Democrats Cannot Win By Employing Republican Tactics

I understand the urge among Senate Democrats to oppose all things Trump and make most of his nominees party line votes. They are replicating the GOP strategy under Obama. But Democrats need to be cautious when using Republican tactics. Republicans made major legislation under Obama appear to be very partisan by turning most votes into strict party line votes. Republicans filibustered Obama's lower court nominees to the point that Democrats decided to eliminate the filibuster.
But Republicans had a clear strategy - undermine confidence in government. Make people question the legitimacy of Obama policies. As the party of small government, the anti-statists, Republicans improve their electoral chances when confidence in government is low. Voters doubt government so they look to candidates that share their doubts and advocate limited government.
But Democrats are the pro-statist party.

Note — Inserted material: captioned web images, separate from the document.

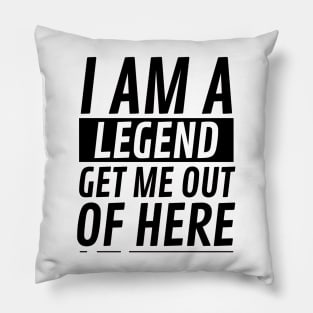 I am A Legend Get Me Out Of Here Pillow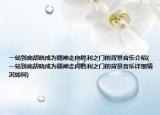 一站到底胡曉成為題神走向勝利之門的背景音樂介紹(一站到底胡曉成為題神走向勝利之門的背景音樂詳細情況如何)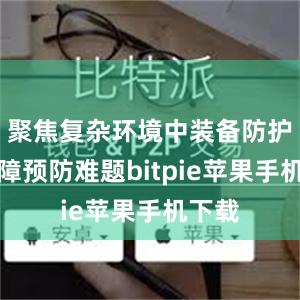 聚焦复杂环境中装备防护和故障预防难题bitpie苹果手机下载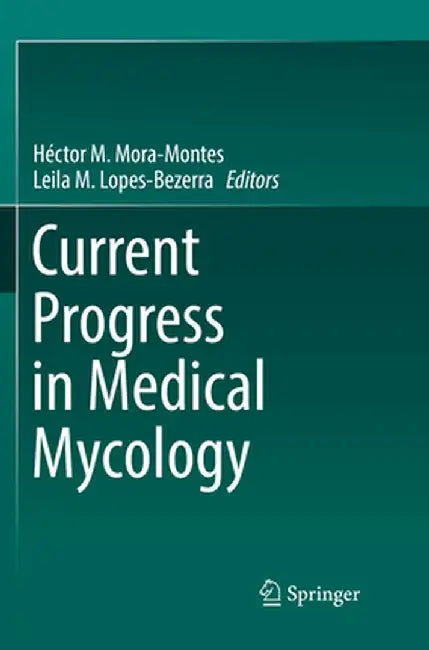 Current Progress in Medical Mycology by Héctor M. Mora-Montes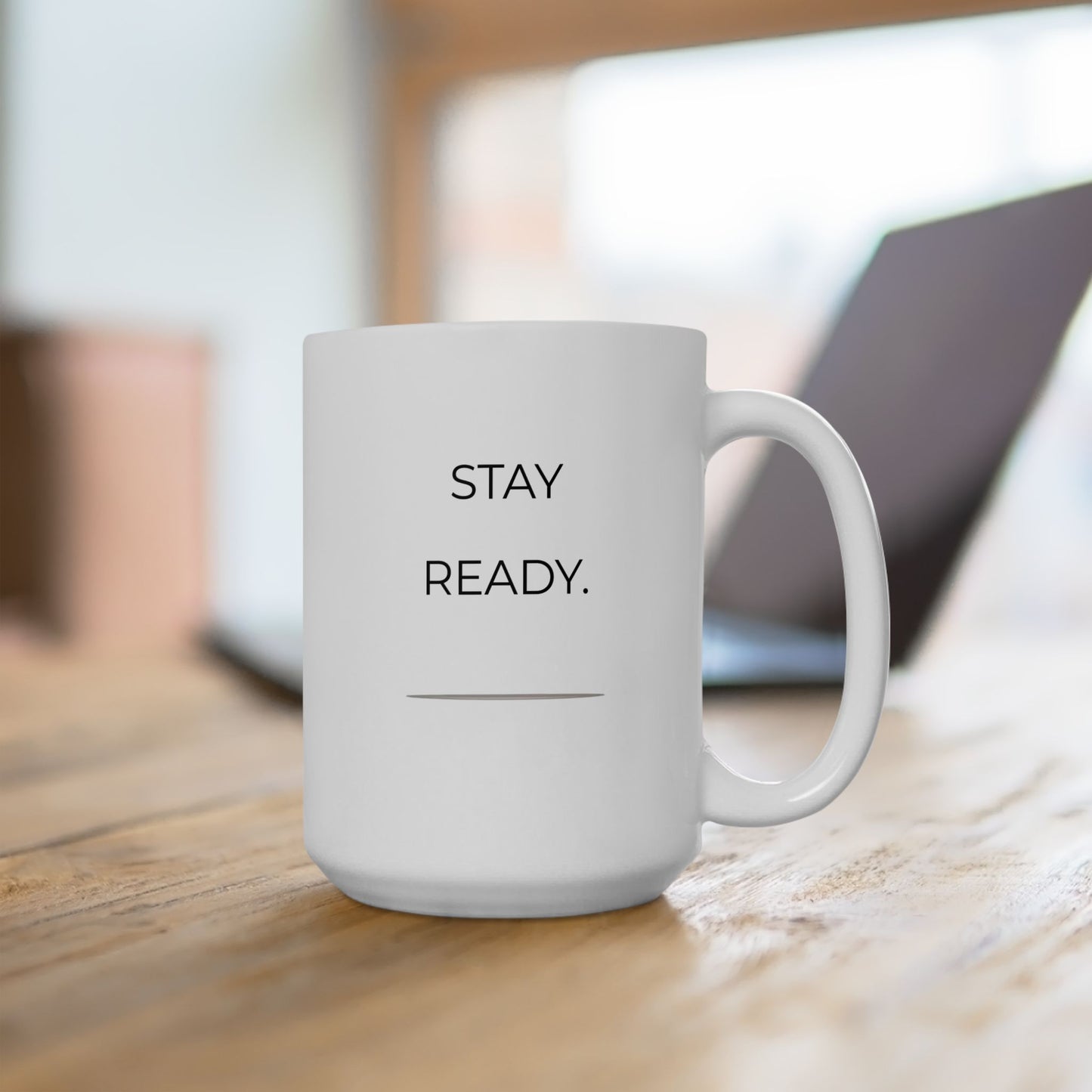 Stay Ready Inspirational mug 15 oz- 84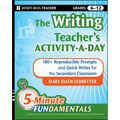 The Writing Teacher's Activity-A-Day: 180 Reproducible Prompts and Quick-Writes for the Secondary Classroom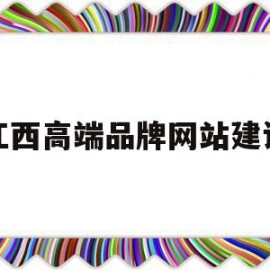 江西高端品牌网站建设(江西网站建设公司哪家好)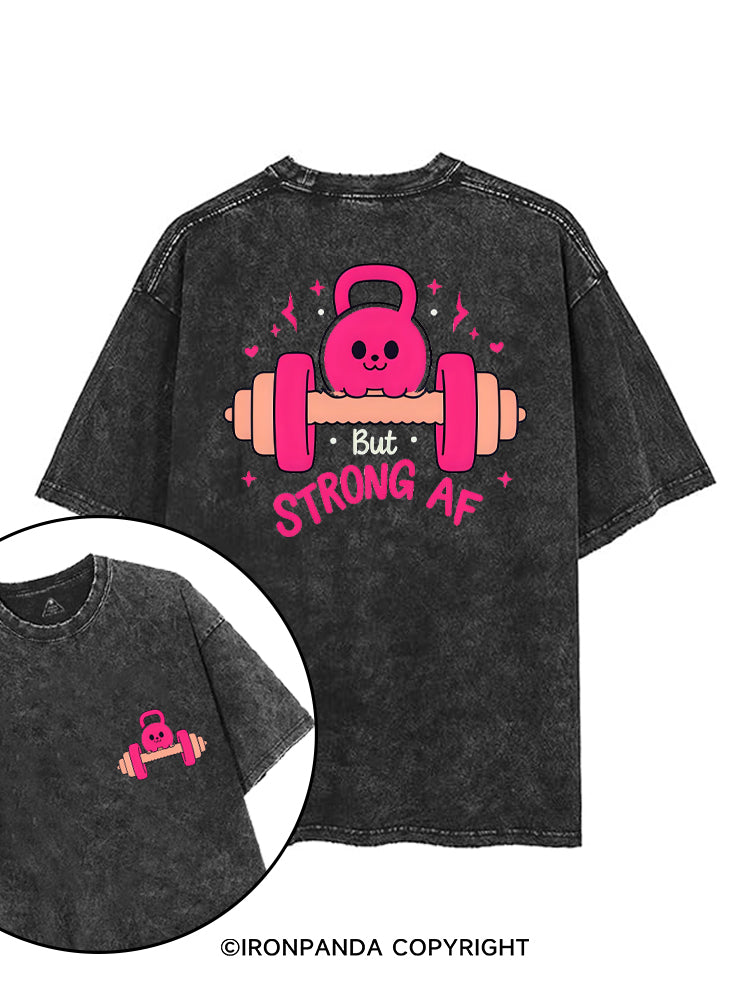 BUT STRONG AF printed Gym Shirt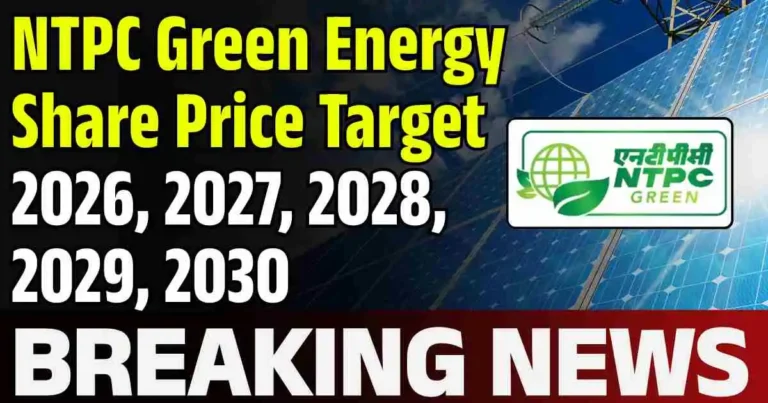 NTPC Green Energy Share Price Target 2026, 2027, 2028, 2029, 2030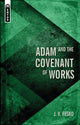 Book cover of: Adam and the Covenant of Works. By: J. V. Fesko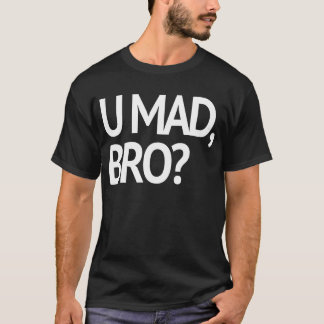 TOKIG U, BRO? ORIGINAL TEE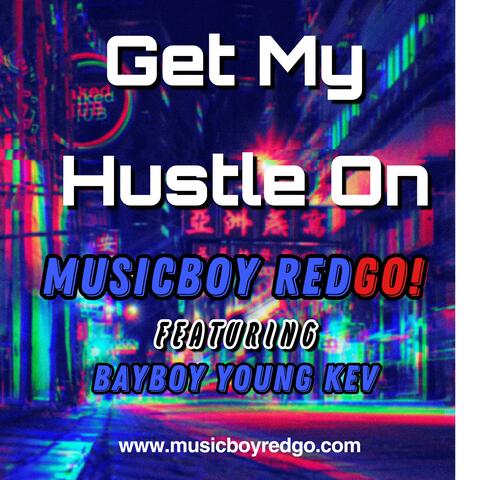Get My Hustle On (feat. BayBoy Young Kev)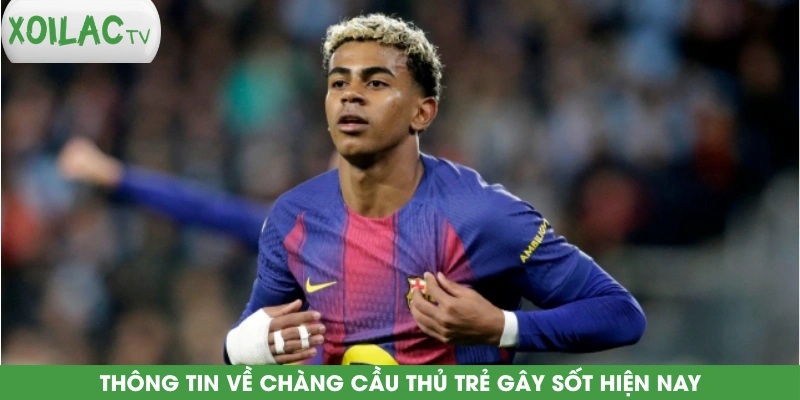 thong-tin-ve-chang-cau-thu-tre-gay-sot-hien-nay
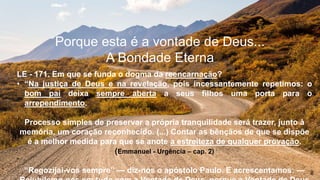 Porque esta é a vontade de Deus...
A Bondade Eterna
LE - 171. Em que se funda o dogma da reencarnação?
• “Na justiça de Deus e na revelação, pois incessantemente repetimos: o
bom pai deixa sempre aberta a seus filhos uma porta para o
arrependimento.
Processo simples de preservar a própria tranquilidade será trazer, junto à
memória, um coração reconhecido. (...) Contar as bênçãos de que se dispõe
é a melhor medida para que se anote a estreiteza de qualquer provação.
(Emmanuel - Urgência – cap. 2)
“Regozijai-vos sempre” — diz-nos o apóstolo Paulo. E acrescentamos: —
 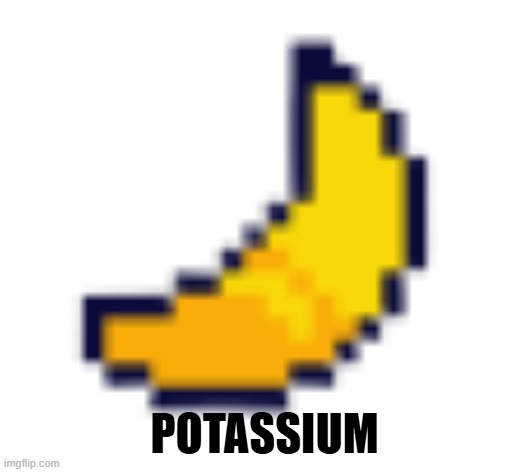 Deltarune Banana | POTASSIUM | image tagged in deltarune banana | made w/ Imgflip meme maker
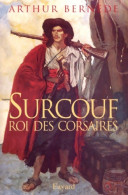 Surcouf : Roi Des Corsaires (2001) De Arthur Bernède - Historic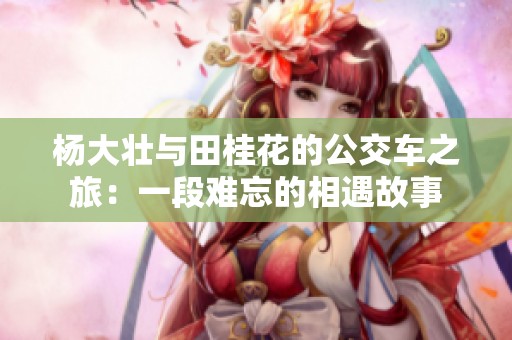 杨大壮与田桂花的公交车之旅：一段难忘的相遇故事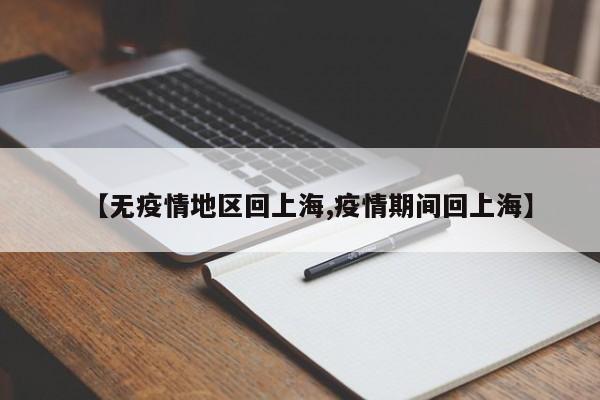 【无疫情地区回上海,疫情期间回上海】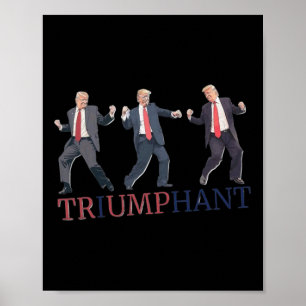 Poster Trump Victory Dance Inauguration Triumphant Retour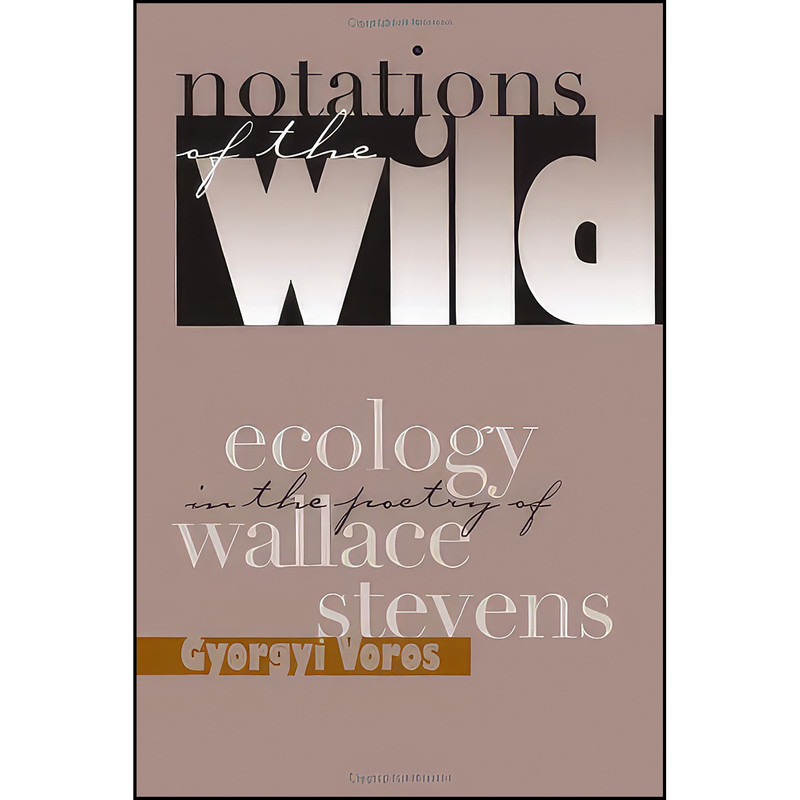 کتاب Notations Of The Wild اثر Gyorgyi Voros انتشارات University Of Iowa Press کتاب Notations Of The Wild اثر Gyorgyi Voros انتشارات University Of Iowa Press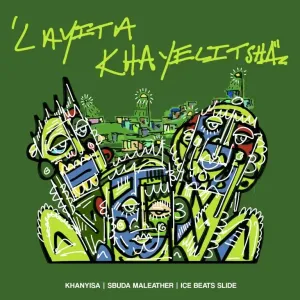 Khanyisa, Sbuda Maleather & Ice Beats Slide – Layita Khayelitsha Mp3 download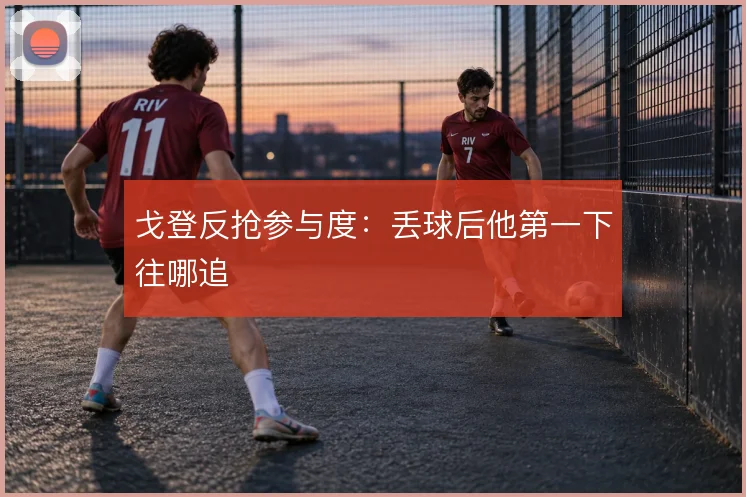 戈登反抢参与度：丢球后他第一下往哪追
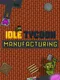 Idle Tycoon Manufacturing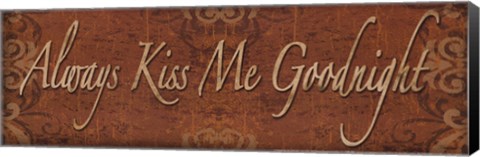 Framed Always Kiss Me Goodnight - mini Print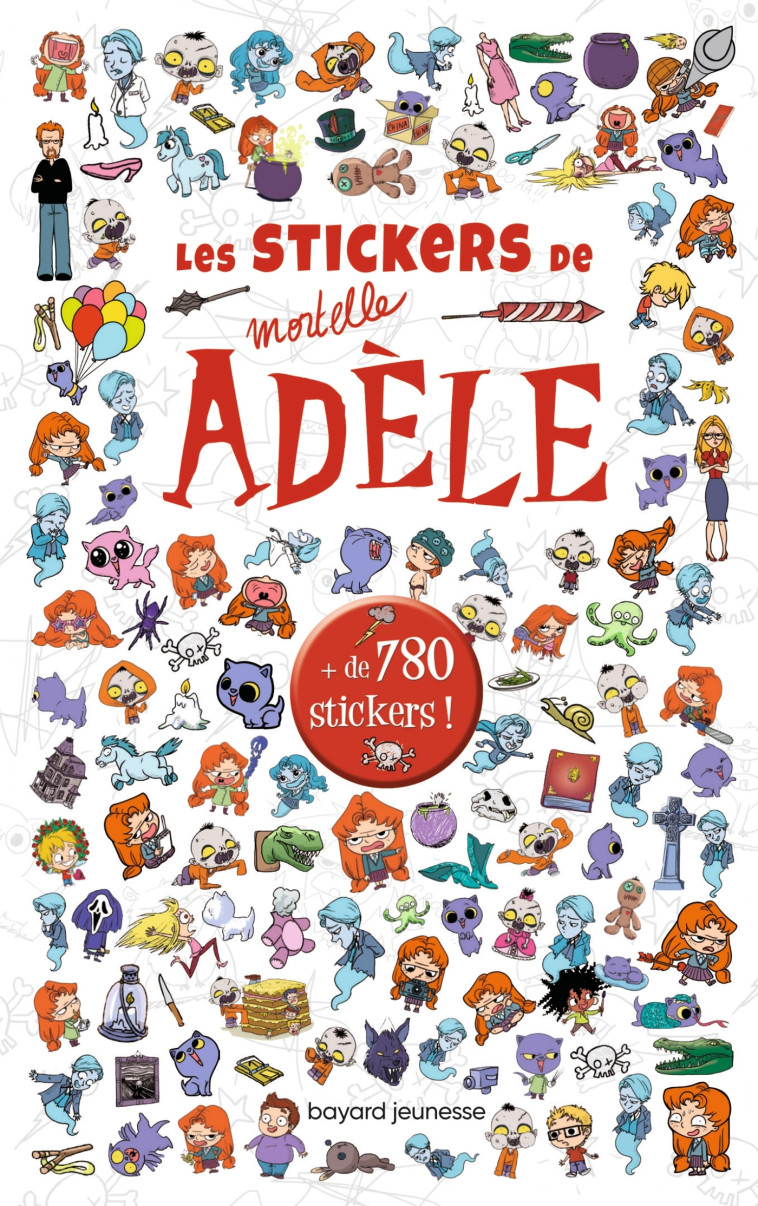 Stickers Mortelle Adèle - Miss Prickly Miss Prickly, M. TAN M. TAN, Mr Tan Mr Tan,  Mr tan,  Miss Prickly - BAYARD JEUNESSE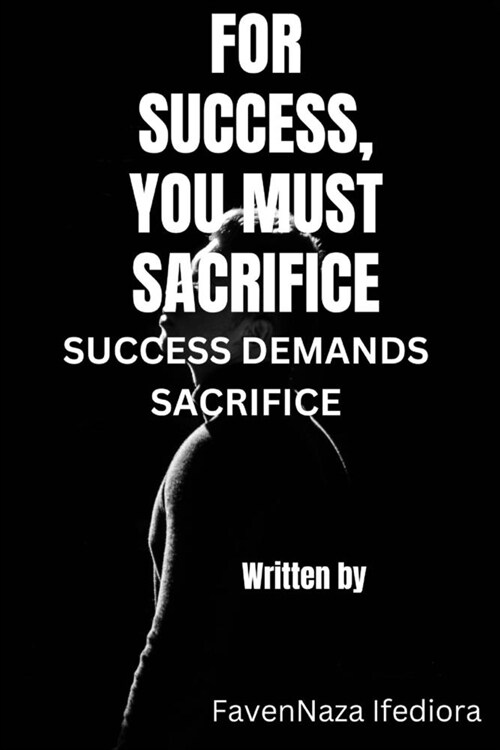 For Success, You Must Sacrifice: Success Demands Sacrifice (Paperback)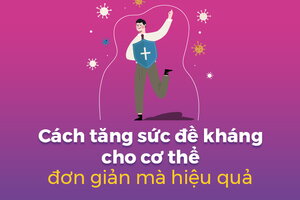 Cách tăng sức đề kháng cho cơ thể đơn giản mà hiệu quả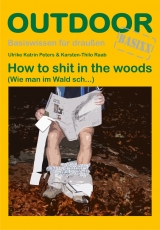 How to shit in the woods - Ulrike Katrin Peters, Karsten-Thilo Raab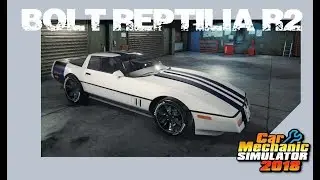 Car Mechanic 2018 - Build a Bolt Reptilia R2 - Gameplay GD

They believe in the positive power of government. As such, they suffer when confidence in government is low. Democrats need for people to have confidence in government. It was an upsurge in confidence following the 2008 financial collapse that delivered unified control of Congress and the presidency in 2008. Republican obstruction of the stimulus bill, the Affordable Care Act, and Cap and Trade very effectively undermined confidence in government - leading to their victories in 2010 and again in 2014 and 2016.
So when Democrats employ Republican tactics they actually imperil the electoral strength. People will not vote for a pro-statist if intense partisanship, party line votes, and attacks on the legitimacy of Trump actions convince voters that government is still ineffective and broken. As contradictory as it may sound, Democrats would actually improve their electoral chances by finding areas of common ground where they can vote to support some policies and nominees. Unfortunately, that's not what the party's activist base wants them to do.So in the Senate, Chuck Schumer is in a real bind - does he look to bolster Democratic prospects in 2018 or does he give in to the demands of "the resistance?"